Stated task 1:
Identify and copy every line in the records below that contains the word "stone".

Passage given:
Skip to main content
Find a Lawyer

Churches and Eminent Domain: A Move in Congress to Once Again Make Churches Privileged Landowners

Thursday, Aug. 10, 2006

On Capitol Hill, Senator Kennedy is circulating a "Dear Colleague" letter suggesting that churches should be protected from the government's power of eminent domain. In particular, Kennedy favors amending the Religious Land Use and Institutionalized Persons Act (RLUIPA) to bring eminent domain within the definition of "land use regulations" - and thus to apply RLUIPA's demanding standards to any use of the eminent domain power that affects a religious landowner. (I discussed RLUIPA's standards, and how they work in practice, in a prior column.)

As the majority of courts have held, RLUIPA - as it currently stands -- does not cover "eminent domain." Its express language goes only to "zoning and landmarking" land use regulation, and eminent domain does not fall within these categories. Moreover, the legislative history of the statute did not touch on eminent domain.

Expanding RLUIPA to cover eminent domain is a very bad idea, as I will explain.

The Kelo Decision: Sparking Congress' Interest in the Eminent Domain Power

It's the Supreme Court's recent Kelo decision that has gotten Congress interested in eminent domain. In that case, an elderly woman (among other plaintiffs) was forced to move out of her home in order to make way for private development.

The plaintiffs argued that this was not a taking for "public use" within the meaning of the Constitution's Takings Clause. But the Supreme Court disagreed: It held that local governments retain significant latitude to define what is "public use."

The result was a loud hue and cry. The Court was criticized for setting too lax a standard for what counts as "public use" under the Takings Clause. A few states passed laws responding to Kelo, and Congress has mulled how to react.

Thus far, the House has passed a bill addressing the Kelo issue. But it is expected the Senate will not take action on the House bill.

Now, Kennedy is now trying to stir up interest in providing extra protection for churches and other religious institutions - and for them alone - through RLUIPA. So much for the elderly Mrs. Kelo and the other plaintiffs in her case. Kelo outraged the public because it held that the government could force people like her to give up beloved family homes to give way to malls and the like. In this sense, Kennedy's proposal does not respond to the outcry about Kelo at all.

Records for this exercise:
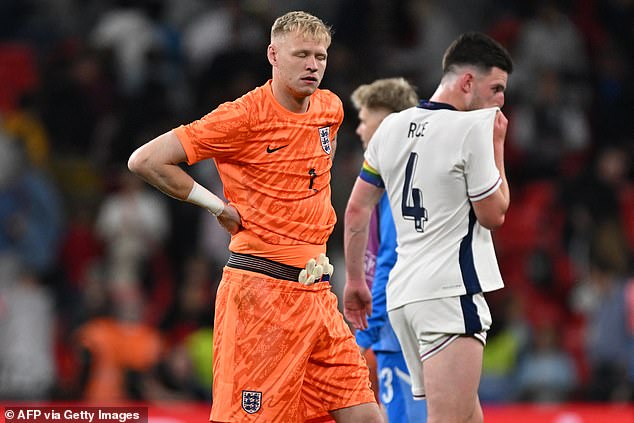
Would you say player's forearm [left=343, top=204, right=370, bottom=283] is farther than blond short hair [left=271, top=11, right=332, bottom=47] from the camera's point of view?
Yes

...

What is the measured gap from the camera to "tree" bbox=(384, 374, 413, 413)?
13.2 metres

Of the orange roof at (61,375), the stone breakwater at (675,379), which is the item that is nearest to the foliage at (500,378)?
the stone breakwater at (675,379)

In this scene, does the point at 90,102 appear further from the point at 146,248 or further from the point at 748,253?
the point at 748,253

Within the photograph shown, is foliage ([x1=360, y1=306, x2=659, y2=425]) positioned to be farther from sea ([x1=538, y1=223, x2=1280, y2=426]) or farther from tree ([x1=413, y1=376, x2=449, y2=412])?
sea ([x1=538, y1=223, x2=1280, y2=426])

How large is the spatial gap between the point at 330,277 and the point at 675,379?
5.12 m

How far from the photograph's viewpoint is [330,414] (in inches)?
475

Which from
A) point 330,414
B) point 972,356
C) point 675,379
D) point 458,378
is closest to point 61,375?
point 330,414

Stated task 2:
In the passage on churches and eminent domain, which law does Senator Kennedy favor amending?

Complete response 1:
Of the orange roof at (61,375), the stone breakwater at (675,379), which is the item that is nearest to the foliage at (500,378)?
the stone breakwater at (675,379)

Complete response 2:
The Religious Land Use and Institutionalized Persons Act (RLUIPA).